### Source passage
The Unapologetic Mathematician

Mathematics for the interested outsider

We need to get down a few facts about metric spaces before we can continue on our course. Firstly, as I alluded in an earlier comment, compact metric spaces are sequentially compact — every sequence has a convergent subsequence.

To see this fact, we’ll use the fact that compact spaces are the next best thing to finite. Specifically, in a finite set any infinite sequence would have to hit one point infinitely often. Here instead, we’ll have an accumulation point $\xi$ in our compact metric space $X$ so that for any $\epsilon>0$ and point $x_m$ in our sequence there is some $n\geq m$ with $d_X(x_n,\xi)<\epsilon$. That is, though the sequence may move away from $\xi$, it always comes back within $\epsilon$ of it again. Once we have an accumulation point $\xi$, we can find a subsequence converging to $\xi$ just as we found a subnet converging to any accumulation point of a net.

Let’s take our sequence and define $F_N=\mathrm{Cl}(\{x_n, n\geq N\})$ — the closure of the sequence from $x_N$ onwards. Then these closed sets are nested $F_1\supseteq F_2\supseteq...\supseteq F_N\supseteq...$, and the intersection of any finite number of them is the smallest one, which is clearly nonempty since it contains a tail of the sequence. Then by the compactness of $X$ we see that the intersection of all the $F_N$ is again nonempty. Since the points in this intersection are in the closure of any tail of the sequence, they must be accumulation points.

Okay, that doesn’t quite work. See the comments for more details. Michael asks where I use the fact that we’re in a metric space, which was very astute. It turns out on reflection that I did use it, but it was hidden.

We can still say we’re looking for an accumulation point first and foremost, because if the sequence has an accumulation point there must be some subsequence converging to that point. Why not a subnet in general? Because metric spaces must be normal Hausdorff (using metric neighborhoods to separate
closed sets) and first-countable! And as long as we’re first-countable (or, weaker, “sequential”) we can find a sequence converging to any limit point of a net.
######
### Information provided
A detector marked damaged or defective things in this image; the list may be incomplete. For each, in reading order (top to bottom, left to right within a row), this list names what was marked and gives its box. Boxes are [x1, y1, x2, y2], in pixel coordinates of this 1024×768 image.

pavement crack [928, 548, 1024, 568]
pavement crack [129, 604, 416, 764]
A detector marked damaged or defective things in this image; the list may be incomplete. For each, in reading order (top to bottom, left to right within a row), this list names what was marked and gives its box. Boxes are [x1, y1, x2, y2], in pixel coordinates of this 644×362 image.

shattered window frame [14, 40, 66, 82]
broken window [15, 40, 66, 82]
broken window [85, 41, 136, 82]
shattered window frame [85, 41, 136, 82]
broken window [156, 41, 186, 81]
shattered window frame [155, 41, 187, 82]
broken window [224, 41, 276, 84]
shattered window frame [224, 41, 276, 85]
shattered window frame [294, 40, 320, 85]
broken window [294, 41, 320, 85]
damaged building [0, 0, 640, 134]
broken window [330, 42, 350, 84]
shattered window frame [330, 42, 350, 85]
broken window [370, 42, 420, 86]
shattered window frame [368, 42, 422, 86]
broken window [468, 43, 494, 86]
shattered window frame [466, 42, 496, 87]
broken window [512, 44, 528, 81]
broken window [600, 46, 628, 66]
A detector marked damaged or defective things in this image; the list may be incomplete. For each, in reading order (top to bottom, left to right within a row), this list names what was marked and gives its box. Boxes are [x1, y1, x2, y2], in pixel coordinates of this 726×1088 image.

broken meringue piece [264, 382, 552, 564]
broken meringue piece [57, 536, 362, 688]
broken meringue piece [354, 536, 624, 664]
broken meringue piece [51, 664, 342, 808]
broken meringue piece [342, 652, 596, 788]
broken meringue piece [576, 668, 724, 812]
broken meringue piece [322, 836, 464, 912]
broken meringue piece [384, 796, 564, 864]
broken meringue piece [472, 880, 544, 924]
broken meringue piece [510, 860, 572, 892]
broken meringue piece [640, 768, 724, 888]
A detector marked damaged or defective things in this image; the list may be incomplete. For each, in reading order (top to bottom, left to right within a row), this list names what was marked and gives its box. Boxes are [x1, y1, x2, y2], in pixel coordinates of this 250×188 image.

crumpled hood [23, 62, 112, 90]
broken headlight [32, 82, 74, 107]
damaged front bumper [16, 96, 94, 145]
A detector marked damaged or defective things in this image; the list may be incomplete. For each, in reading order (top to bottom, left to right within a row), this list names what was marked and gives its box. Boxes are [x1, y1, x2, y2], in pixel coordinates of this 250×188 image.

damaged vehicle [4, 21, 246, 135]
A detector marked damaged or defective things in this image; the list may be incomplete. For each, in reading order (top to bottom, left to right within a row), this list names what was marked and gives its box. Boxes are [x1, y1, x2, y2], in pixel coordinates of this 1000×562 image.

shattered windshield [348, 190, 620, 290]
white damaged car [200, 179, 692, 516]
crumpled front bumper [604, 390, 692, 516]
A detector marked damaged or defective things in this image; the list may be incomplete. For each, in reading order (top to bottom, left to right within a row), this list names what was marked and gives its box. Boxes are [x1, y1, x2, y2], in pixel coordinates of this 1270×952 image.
######
What you need to do. Copy the passage on compact metric spaces word for word, starting at "The Unapologetic Mathematician" and ending at "a convergent subsequence.".

Task output.
The Unapologetic Mathematician

Mathematics for the interested outsider

We need to get down a few facts about metric spaces before we can continue on our course. Firstly, as I alluded in an earlier comment, compact metric spaces are sequentially compact — every sequence has a convergent subsequence.